Before middle school, I used to get into fights. I won some and I lost some. Either way, I never let anybody see me cry, but this was a whole new level of scary. As far as I’m concerned, tears are a perfectly good response to a man with a gun. Unfortunately, the owner of the diner, who always seemed nice enough before, disagreed. “Blow your nose,” he told Mom. “You’re scaring the customers.”

Mom’s mouth dropped open.

“Did you give away all the money?” he asked next.

Mom looked down and noticed that the cash register drawer, now empty, was still open. She took a breath and slammed the drawer shut. A moment later she announced, “It’s time for a change.”

Two weeks later, we carried everything we own into a small rented West Beacon row house across the street from Saint Barbara’s Catholic Church, which is where Mom’s brother, my uncle Pete, is a priest. Uncle Pete greeted us at the door on the day we moved in. “Welcome home,” he told me.

“Is that where I am?” I asked him.

Back in the art room, Mr. Martin interrupts my thoughts. “Riley,” he says now. “I’m serious about the art show. All students are required to turn in at least one piece by the end of November.”

I pick up my clay, which resembles a long gray blob of toothpaste. “Does this look like art to you?”

“Not so much,” Mr. Martin admits. “But you’ve got time.”

I drop the clay, which hits the table with a loud plop. “All the time in the world isn’t going to make me an artist.”

“You never know,” says Mr. Martin, whose enthusiasm is not always as inspiring as he thinks it is.

A big tenth-grade boy named Aengus looks up from his own clay to see what I’ve done.
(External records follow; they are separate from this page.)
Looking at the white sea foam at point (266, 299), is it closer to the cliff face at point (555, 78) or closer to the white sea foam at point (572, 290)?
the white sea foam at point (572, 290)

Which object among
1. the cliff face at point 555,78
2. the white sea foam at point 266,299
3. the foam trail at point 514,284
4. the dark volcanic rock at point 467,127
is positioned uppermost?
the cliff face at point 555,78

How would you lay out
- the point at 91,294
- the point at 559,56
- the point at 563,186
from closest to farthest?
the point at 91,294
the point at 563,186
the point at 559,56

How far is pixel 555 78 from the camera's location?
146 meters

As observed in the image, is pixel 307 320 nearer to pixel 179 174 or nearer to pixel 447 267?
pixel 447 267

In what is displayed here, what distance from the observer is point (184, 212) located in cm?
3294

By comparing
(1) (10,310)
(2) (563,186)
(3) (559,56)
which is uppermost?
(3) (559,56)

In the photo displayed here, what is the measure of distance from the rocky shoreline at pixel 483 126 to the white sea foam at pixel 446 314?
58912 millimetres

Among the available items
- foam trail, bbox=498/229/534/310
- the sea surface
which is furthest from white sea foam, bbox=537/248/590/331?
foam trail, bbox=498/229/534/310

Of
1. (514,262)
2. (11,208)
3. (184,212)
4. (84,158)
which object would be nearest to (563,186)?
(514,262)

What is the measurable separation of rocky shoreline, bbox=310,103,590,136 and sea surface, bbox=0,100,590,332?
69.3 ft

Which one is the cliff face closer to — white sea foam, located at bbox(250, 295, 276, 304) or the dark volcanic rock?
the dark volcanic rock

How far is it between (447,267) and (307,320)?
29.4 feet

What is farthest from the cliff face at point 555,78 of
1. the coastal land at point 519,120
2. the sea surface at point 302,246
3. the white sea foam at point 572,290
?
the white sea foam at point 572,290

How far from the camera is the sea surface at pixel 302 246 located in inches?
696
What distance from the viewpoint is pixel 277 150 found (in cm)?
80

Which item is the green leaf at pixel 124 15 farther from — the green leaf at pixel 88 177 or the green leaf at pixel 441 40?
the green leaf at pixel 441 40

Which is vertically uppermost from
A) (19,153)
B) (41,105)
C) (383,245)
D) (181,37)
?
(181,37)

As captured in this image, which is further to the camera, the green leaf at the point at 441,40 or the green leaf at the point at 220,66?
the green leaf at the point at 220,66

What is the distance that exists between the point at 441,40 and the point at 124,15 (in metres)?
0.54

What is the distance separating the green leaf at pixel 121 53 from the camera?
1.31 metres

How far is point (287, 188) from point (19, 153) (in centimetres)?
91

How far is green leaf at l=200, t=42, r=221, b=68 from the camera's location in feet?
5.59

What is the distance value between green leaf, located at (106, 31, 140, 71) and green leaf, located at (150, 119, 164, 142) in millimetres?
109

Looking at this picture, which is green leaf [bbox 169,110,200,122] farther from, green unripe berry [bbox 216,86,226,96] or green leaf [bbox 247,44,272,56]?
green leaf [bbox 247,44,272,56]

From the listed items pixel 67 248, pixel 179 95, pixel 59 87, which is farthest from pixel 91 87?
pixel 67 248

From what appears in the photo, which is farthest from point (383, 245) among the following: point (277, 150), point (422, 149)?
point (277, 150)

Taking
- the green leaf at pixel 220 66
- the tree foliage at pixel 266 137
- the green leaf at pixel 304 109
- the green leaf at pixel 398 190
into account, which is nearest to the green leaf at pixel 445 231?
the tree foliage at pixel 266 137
It’s kind of weird to be an eighth grader in class with high school kids, but West Beacon Junior/Senior High School is less than half the size of my middle school in Philadelphia, so some classes, like Introduction to Clay, are open to everybody.

“That’s a really good snake,” Aengus says. He tilts his head. “Or maybe it’s a worm?”

For a moment, I am confused, and maybe even a little afraid. Aengus is big and loud, and I honestly don’t know if he’s being nice or making fun of me. Plus, ever since the robbery I’ve been wondering if the best solution to being afraid isn’t to just punch somebody in the face. It would be tough with Aengus, and it didn’t work particularly well in grade school, but I’m willing to try. Even now I wish I could have given the guy who robbed my mother a good punch in the face. Maybe Mom wouldn’t have gotten so scared. Maybe she wouldn’t have made us run away to the safety of living in the middle of nowhere.

I turn to face Aengus, but Isabelia stops me with a quick smile. “Aengus means well,” she says.

I stop, breathe, and then I decide to take Isabelia’s word for it.

“Thank you,” I say, because first of all, my clay really does look like a snake. Or maybe a worm. Second, I am trying to mean well too.